Jacob

When did you attend Reigate and what did you study?

I was at Reigate between 2000 and 2002 and did A Levels in Psychology, Media Studies and English Language & Literature.  

What subject did you enjoy most?

I had an incredible English teacher John Pitt. He was so passionate about English that it was impossible not to be totally engaged. I loved learning about things like syntax and analysing poems. But I guess Media Studies was my favourite subject.

It was the production side of things that I got most out of – working on radio productions, scripting, recording vox pops.  I enjoyed having an end product.  I loved dissecting films too and trying to work out what different shots meant and how things like use of colour, space and close-ups impacted on the feel of the film.

What did you do after you left Reigate?

Immediately after College  I did a bit of session work, playing the bass guitar, as a member of Vinnie Jones’s support band and played on Top of the Pops which was a lot of fun.  We got invited to all sorts of VIP parties.  

After that I played with the punk band the Blow Ups for a while. After a while, I started to feel a bit directionless and went in to College on the last day that UCAS applications were due in and on a whim applied to do Interactive Media Production at Bournemouth University – the Media School for excellence. I wasn’t sure if I was even properly qualified to do it!

What did you like about university?

The course was brilliant. In a nutshell it looked at different ways of interacting with digital audiences.  We covered everything from HTML, CSS, Photoshop, Flash, got to make 3D computer games built in Cinema 4D and programmed using Adobe Director.  What I liked was that the theory was always mixed in with a practical purpose.  We were given specific briefs to build ‘real life’ websites for local companies, made Flash or 3D games – either working on our own or in groups.  We orchestrated our own photoshoots, wrote our own copy … did everything for real.
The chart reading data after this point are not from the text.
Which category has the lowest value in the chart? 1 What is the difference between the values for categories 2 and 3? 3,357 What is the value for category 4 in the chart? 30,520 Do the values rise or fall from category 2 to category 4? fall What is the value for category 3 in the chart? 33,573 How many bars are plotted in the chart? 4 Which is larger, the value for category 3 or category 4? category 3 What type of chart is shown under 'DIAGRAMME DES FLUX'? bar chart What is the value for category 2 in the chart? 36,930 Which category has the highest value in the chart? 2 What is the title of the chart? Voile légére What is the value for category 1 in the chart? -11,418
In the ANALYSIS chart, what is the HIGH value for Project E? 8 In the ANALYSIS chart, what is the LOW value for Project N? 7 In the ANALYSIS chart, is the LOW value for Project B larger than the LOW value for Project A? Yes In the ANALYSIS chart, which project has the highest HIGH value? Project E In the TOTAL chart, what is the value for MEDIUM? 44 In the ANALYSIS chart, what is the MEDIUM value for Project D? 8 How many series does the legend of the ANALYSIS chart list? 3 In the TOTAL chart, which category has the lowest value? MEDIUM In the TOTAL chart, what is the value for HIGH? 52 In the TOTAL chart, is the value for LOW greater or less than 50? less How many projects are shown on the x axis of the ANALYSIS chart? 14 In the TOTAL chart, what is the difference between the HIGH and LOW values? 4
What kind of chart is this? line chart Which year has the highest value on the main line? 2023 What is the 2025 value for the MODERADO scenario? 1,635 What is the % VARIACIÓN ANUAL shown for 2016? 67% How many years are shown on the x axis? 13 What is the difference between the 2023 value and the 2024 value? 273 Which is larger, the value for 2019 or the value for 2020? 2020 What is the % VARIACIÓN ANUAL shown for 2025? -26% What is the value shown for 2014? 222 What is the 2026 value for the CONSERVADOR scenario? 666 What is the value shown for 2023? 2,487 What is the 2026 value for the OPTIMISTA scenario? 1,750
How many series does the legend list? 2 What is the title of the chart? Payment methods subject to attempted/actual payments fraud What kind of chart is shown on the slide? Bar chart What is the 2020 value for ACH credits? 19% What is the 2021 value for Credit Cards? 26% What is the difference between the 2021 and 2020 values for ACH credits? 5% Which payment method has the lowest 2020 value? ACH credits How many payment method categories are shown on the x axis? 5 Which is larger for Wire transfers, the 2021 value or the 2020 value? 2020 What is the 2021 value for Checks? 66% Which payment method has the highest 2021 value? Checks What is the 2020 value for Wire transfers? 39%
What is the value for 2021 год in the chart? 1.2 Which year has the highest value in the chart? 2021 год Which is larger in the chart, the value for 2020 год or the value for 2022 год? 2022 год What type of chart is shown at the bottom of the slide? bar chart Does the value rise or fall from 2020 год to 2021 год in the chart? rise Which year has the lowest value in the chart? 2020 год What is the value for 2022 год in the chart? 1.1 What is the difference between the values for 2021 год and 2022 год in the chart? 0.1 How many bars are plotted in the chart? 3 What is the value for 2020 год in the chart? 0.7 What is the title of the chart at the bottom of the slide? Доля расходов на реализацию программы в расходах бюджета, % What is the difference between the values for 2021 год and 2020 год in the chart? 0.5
How did you start your career?

I knew I enjoyed front-end coding and illustration best and had my own deviant art page, to show and share the illustrative work I did in my spare time.  It was through that, that someone saw my work and on the back of that, offered me my first job. 

Oval Cube was a small start-up company based in Croydon.  I worked there for 3 ½ years and got to do a lot of design work.  As there were only three people in the company though, I had to do everything from pitching for work, meeting clients, managing budgets and building wire frames.  I learnt a huge amount in a really short space of time.

After Oval Cube, I went to work for the agency Thin Martian based in Old Street. It was a much bigger outfit with around 25 people working there, with lots of prestigious clients like Microsoft, Puma and Dead Mau5.  I was there for two years and then decided to get a visa to work as a snowboard instructor in Whistler in Canada for six months.  I had a great time and travelled around afterwards visiting places like Vancouver.

When I got back to the UK I started my own limited company and have been working as a freelancer ever since.  I worked for agencies for over five years and you can get stale if you stay doing the same thing for too long.  Being a freelancer means getting to meet a lot more new people who bring new challenges and I think that’s how you learn fastest.  

What are your plans for the future?

My dream is to start my own company and I’m on track for doing that.  I’ll probably work as a freelancer for another year or so and see what happens. There’s so much work out there. The digital industry is absolutely booming. Around Old Street and Shoreditch there are lots of start-ups. The Silicon Roundabout is a real word creative playground attracting companies such as Apple and Google to the area looking for fresh new talent!

I’ve been offered several Creative Director roles, but for me, having a full-time position means getting too bogged down.  As a freelancer I have enough time to learn new stuff in my own time.  If you’re not on the ball in my line of work you get left behind. Design is my hobby and for me it’s important to be always learning something new. 

The future is definitely bright.  Mobile devices are already taking over from desktop computers as the main way of connecting to the Internet. Mobile and nailing the true value of apps and social media is where it’s all at.  I feel part of a digital revolution and these are exciting times.